Scientific classification
- Kingdom: Plantae
- Clade: Tracheophytes
- Clade: Angiosperms
- Clade: Eudicots
- Order: Caryophyllales
- Family: Amaranthaceae
- Genus: Deeringia
- Species: D. arborescens
- Binomial name: Deeringia arborescens Druce
- Synonyms: Lestibudesia arborescens R.Br. ; Celosia arborescens Spreng. ; Deeringia altissima F.Muell. ; Lagrezia altissima Moq. ; Lestibudesia altissima A.Cunn. ex Moq. ;

= Deeringia arborescens =

- Authority: Druce
- Conservation status: LC

Species of flowering plant

Deeringia arborescens, commonly known as climbing deeringia, is a species of plant in the family Amaranthaceae. It is native to Sulawesi, the Maluku Islands, Western Australia, Queensland and New South Wales, and grows in well-developed rainforest.

==Description==
Deeringia arborescens is a vine with a stem diameter up to 13 cm. Leaves are generally about 13 cm long and 6.5 cm wide, pointed at the tip and somewhat blunt at the base, with both sides hairy (lower more than the upper). Flowers are borne on panicles up to 13 cm long and are very small — up to 2.5 mm diameter.
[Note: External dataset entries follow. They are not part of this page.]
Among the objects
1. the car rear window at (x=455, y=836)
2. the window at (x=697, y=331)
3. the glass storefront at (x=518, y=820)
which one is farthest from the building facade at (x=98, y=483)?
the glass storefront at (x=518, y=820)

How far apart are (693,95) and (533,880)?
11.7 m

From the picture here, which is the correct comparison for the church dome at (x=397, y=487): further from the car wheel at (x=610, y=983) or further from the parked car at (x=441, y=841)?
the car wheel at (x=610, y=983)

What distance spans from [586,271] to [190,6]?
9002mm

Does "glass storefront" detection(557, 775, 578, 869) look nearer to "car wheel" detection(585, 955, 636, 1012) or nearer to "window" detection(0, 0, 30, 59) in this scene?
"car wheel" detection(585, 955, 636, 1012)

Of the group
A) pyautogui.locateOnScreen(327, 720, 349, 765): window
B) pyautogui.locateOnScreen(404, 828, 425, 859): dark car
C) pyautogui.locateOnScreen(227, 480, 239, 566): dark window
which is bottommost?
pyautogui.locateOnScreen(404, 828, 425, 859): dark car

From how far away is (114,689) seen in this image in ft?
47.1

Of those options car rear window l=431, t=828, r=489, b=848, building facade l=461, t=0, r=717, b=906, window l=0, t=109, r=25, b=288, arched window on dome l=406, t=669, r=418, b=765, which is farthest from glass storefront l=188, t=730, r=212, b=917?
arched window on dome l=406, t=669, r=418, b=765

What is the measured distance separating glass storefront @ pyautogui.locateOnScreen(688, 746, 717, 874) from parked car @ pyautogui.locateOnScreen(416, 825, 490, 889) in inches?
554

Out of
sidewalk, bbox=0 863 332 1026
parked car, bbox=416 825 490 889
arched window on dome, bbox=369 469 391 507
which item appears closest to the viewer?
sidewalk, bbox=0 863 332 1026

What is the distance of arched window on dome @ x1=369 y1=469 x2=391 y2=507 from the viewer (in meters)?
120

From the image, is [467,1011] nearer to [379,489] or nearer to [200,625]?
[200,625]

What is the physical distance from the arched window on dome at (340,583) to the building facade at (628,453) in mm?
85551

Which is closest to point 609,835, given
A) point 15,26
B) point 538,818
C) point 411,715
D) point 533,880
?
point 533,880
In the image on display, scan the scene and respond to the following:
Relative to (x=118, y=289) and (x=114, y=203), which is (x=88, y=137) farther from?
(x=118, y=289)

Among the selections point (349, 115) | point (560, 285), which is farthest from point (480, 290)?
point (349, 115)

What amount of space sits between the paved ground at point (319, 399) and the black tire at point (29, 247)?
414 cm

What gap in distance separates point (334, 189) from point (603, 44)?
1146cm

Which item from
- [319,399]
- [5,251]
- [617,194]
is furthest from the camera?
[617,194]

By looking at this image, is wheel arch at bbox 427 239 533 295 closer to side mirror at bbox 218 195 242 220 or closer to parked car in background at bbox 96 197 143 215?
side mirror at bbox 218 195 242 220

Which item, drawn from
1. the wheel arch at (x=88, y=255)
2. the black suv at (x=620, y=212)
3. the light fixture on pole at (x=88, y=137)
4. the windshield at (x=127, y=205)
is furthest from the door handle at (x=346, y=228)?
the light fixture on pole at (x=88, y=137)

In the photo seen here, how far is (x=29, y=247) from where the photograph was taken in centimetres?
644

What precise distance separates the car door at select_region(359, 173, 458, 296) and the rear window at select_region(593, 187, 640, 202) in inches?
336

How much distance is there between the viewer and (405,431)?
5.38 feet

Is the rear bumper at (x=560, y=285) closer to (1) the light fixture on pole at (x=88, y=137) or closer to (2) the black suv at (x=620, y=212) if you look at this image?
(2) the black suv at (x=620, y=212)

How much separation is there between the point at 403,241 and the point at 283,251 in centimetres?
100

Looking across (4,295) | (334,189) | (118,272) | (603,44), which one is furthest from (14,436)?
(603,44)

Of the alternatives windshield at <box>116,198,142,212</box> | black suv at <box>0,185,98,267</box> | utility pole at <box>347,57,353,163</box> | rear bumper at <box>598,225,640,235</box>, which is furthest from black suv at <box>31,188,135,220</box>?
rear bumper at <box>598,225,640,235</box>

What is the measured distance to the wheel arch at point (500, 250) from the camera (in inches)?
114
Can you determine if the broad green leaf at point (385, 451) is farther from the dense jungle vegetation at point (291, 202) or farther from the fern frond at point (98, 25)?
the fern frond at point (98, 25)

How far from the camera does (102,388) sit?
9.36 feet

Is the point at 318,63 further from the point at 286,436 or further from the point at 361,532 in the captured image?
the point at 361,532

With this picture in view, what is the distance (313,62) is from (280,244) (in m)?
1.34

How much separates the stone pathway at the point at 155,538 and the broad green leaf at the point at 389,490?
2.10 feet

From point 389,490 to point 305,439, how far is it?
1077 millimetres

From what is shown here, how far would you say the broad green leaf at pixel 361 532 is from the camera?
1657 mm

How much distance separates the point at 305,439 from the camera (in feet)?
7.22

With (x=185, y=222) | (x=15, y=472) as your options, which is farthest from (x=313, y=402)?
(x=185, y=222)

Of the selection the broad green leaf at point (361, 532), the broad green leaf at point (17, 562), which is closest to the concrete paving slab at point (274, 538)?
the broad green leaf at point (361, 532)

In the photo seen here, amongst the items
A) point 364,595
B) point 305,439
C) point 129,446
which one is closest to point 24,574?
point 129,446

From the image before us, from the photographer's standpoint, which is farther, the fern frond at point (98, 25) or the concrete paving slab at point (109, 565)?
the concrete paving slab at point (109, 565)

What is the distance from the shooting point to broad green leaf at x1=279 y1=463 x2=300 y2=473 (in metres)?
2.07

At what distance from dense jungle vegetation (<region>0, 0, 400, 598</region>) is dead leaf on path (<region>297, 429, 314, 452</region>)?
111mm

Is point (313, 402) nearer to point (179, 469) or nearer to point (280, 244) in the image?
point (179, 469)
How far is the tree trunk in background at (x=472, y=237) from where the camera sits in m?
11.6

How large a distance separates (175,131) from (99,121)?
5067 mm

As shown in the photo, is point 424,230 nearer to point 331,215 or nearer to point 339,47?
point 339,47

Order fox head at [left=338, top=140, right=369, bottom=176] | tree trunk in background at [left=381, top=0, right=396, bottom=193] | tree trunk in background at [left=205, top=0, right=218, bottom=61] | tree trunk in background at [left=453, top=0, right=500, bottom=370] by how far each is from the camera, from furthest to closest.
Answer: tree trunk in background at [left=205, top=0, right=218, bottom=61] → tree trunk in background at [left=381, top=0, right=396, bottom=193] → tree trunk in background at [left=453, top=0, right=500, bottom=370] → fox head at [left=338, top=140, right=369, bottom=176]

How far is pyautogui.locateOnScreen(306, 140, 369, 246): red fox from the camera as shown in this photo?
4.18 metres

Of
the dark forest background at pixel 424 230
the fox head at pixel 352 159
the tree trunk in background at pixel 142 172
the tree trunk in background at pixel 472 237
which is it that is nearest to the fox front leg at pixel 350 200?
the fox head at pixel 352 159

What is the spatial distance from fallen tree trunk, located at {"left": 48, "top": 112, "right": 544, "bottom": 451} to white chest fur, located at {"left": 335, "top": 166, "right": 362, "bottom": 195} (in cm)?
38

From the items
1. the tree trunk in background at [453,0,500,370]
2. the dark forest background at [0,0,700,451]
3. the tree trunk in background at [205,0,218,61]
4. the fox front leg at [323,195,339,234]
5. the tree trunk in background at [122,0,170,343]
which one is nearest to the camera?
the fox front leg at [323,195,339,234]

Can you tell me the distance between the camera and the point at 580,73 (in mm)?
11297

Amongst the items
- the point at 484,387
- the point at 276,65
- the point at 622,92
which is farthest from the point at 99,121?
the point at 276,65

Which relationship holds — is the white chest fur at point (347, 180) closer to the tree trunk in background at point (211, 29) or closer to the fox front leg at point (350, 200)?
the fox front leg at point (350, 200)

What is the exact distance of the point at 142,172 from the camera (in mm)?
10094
==Distribution and habitat==
In Australia it occurs in the Kimberley region of Western Australia and the east coast of Queensland and New South Wales, at altitudes up to about 750 m. It occupies both well-developed and dryer rainforest, on a variety of substrates.

==Conservation==
This species is listed as least concern under the Queensland Government's Nature Conservation Act. As of October 2025, it has not been assessed by the International Union for Conservation of Nature (IUCN).